The report adds that on the demand side, customers in Africa are increasingly likely to have mobile phones and are eager for better access to essential services, particularly those involving comprehensive solutions that make life easier. With the right support, the mobile wallet model stands many opportunities to attain even more success in Africa.

In Ghana, for instance, it has achieved strong market penetration and monetisation of consumer-­to-consumer transactions. In Côte d'Ivoire, the model has captured a high percentage of the market for consumer and business transactions.

"It is a leading vehicle for cross-border remittances between Côte d'Ivoire, Mali, and Senegal. Other applications lie outside financial services: online retail, ride sharing, health care services, energy services, and real estate," the report reveals. The survey illustrates that the best strategy to target the large majority of customers who are unbanked or underbanked, is by attracting them with use cases involving innovative offerings.

"The offerings need not be exclusively financial; they may also extend to health care, ­energy, or transportation as a service."

It notes that while most Africans consider access to banking, energy, health care, high-quality education, communications, transportation, and insurance to be luxuries, they would nevertheless appreciate ­having them.

"Banks should consider giving people holistic opportunities to access a ­variety of resources and solutions. For example, small-farmer sites could provide ­information on soil conditions and pests that would help farmers become more ­productive than in the past," says Takeshi Oikawa, BCG's Kenya partner.

For a continent whose rural population still grapples with the challenge of access to power, linking finance and electricity could be a valuable move. "This can be a good catalyst for developing a use case and a bank's capabilities together. Lighting represents 15 percent of a typical African household's income."

NEW THINKING

Kerosene, the most widely used source of electricity in Africa, is unreliable, a fire hazard, an indoor pollutant, and terrible for climate change. But solar home systems represent a safer, more convenient, and more appealing alternative, but the upfront costs of about Sh21,000 are too high for a low-income household to afford.

By providing a comprehensive solution—including a solar panel, financing, a process for repayment, a way to manage and monitor risk, and ancillary services, made easy through an ecosystem-driven mobile payments offering— BCG says a bank can generate a loyal customer relationship.
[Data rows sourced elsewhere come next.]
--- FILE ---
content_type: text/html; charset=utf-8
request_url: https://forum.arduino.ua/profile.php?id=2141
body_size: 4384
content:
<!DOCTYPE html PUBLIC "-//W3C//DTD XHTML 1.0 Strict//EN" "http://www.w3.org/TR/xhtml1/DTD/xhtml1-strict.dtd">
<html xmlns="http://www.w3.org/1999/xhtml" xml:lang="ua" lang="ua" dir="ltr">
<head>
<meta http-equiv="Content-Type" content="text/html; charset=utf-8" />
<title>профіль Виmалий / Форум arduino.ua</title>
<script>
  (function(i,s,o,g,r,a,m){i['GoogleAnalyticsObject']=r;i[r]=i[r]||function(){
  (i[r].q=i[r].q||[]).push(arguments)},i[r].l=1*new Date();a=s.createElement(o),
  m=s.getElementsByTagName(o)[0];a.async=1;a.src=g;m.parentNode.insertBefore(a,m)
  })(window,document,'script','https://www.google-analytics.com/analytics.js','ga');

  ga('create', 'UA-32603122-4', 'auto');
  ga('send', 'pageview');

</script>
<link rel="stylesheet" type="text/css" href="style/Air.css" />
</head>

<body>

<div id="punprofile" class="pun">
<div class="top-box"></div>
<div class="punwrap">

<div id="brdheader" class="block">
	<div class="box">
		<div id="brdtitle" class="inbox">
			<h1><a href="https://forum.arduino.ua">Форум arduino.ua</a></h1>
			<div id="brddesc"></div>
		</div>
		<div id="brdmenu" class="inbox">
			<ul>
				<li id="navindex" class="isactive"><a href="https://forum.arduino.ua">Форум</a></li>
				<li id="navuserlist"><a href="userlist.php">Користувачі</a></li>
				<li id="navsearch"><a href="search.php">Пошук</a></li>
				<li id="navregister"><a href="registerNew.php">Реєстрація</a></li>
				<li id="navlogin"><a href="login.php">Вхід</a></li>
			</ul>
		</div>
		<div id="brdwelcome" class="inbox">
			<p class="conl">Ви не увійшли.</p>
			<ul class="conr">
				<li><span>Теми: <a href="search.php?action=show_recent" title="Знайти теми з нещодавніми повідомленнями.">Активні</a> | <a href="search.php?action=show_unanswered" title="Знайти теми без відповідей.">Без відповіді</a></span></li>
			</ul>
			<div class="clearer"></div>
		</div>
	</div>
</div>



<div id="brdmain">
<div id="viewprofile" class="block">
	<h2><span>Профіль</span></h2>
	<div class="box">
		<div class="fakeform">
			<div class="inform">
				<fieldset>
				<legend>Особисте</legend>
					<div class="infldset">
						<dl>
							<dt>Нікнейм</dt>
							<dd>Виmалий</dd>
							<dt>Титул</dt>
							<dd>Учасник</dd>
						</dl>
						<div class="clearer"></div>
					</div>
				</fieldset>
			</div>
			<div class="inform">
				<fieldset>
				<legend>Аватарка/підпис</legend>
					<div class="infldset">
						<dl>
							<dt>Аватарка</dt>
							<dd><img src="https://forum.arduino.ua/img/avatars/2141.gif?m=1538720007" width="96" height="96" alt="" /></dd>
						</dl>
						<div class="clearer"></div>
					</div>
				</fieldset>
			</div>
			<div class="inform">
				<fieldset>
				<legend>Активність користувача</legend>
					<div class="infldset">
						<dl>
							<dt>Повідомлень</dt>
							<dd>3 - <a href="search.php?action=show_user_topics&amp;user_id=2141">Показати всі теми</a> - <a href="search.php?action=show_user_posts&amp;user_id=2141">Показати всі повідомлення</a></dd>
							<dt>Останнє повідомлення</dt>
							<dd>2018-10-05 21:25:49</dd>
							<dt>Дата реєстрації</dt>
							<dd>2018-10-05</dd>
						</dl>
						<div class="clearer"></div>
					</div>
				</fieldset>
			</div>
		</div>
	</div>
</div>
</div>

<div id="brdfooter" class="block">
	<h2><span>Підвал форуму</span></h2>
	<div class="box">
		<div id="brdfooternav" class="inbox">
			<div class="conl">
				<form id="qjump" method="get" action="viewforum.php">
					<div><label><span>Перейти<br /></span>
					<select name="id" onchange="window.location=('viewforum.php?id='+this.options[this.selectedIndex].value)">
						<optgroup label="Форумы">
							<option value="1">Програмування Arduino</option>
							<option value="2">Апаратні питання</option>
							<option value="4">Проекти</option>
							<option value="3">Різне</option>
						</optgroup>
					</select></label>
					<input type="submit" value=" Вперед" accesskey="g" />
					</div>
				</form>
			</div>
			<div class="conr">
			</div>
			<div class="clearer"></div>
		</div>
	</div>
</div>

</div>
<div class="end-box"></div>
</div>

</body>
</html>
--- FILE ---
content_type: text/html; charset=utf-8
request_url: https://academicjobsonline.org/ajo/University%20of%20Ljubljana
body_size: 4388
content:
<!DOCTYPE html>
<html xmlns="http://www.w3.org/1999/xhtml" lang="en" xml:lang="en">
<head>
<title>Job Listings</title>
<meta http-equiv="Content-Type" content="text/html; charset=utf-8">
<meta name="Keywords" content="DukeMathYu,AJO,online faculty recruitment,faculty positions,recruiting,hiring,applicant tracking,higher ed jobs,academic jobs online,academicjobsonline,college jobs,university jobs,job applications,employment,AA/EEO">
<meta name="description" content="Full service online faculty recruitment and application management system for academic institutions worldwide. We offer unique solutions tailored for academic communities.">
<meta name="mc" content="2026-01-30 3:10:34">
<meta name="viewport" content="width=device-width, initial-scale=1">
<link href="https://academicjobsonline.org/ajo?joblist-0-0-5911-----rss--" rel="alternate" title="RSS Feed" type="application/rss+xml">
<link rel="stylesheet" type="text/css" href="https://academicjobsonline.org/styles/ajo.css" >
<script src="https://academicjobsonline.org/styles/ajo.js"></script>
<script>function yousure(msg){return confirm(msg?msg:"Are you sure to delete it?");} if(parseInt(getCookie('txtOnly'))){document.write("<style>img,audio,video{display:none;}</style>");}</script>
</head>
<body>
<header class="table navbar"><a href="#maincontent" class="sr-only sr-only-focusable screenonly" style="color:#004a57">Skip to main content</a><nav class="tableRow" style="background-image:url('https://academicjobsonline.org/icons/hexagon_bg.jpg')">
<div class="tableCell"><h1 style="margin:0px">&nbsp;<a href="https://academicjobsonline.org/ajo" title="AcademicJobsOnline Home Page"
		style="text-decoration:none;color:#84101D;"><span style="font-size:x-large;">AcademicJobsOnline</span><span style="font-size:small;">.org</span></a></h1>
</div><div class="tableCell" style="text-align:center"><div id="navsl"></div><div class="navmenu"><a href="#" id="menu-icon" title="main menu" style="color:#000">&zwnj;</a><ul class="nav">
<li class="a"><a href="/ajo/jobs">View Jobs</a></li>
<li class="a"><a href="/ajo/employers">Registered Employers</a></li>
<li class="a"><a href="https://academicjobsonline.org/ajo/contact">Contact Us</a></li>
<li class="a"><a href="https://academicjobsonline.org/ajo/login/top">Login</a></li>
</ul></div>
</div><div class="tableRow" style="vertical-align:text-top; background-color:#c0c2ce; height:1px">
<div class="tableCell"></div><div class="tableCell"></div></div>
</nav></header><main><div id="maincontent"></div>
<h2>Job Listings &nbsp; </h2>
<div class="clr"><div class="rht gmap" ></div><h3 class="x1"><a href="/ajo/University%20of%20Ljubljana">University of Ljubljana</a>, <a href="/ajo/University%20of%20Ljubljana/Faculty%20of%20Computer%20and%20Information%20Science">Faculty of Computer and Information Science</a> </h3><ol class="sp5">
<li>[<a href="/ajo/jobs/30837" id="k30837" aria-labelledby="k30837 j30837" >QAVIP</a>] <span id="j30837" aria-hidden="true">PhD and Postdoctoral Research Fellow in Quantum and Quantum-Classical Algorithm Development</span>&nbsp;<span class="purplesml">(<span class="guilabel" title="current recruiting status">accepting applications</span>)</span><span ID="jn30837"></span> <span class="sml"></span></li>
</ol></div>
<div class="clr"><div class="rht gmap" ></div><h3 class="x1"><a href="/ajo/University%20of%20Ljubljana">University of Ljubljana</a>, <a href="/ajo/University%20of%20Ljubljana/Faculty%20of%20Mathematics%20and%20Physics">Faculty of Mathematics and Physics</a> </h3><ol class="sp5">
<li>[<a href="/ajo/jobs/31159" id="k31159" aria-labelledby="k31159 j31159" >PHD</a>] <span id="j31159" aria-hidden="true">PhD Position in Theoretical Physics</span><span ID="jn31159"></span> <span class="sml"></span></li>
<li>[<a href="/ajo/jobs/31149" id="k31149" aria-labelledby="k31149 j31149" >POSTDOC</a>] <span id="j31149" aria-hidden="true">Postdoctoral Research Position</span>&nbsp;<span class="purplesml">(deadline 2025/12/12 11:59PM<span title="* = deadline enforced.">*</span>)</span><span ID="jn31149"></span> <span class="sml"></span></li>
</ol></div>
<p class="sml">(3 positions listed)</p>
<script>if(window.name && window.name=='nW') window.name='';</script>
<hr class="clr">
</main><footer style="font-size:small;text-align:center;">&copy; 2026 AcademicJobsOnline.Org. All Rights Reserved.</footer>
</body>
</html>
Though that is already happening in countries such as Kenya, Nigeria and South Africa, banks in other nations have found it relatively difficult to implement energy solutions through partnerships with rural power solution providers. To win in this realm, the report advises banks to cultivate new thinking about customers and a new set of capabilities.

"Otherwise, technology and telecom companies could outpace them. In China, for example, tech companies dominate 90 percent of the market and have commoditized financial services firms into a role as back-end product providers," it exemplifies.

In Africa, telecom companies currently have a much higher market share in mobile payments than banks, because they have overcome some regulatory hurdles.

While banks typically focus on affluent customers, who represent perhaps 10 percent of the adult African population, telcos target anyone owning a simcard. Telcos offer lower fees and requirements, thereby attracting a wider range of customers.

"Telcos also have broader agent networks. In Kenya, there are over 700 mobile money agents per 100,000 people, compared to nine ATMs and five bank branches per 100,000 people. Telcos also have some unique capabilities - they manage the mobile network infrastructure," the study illustrates.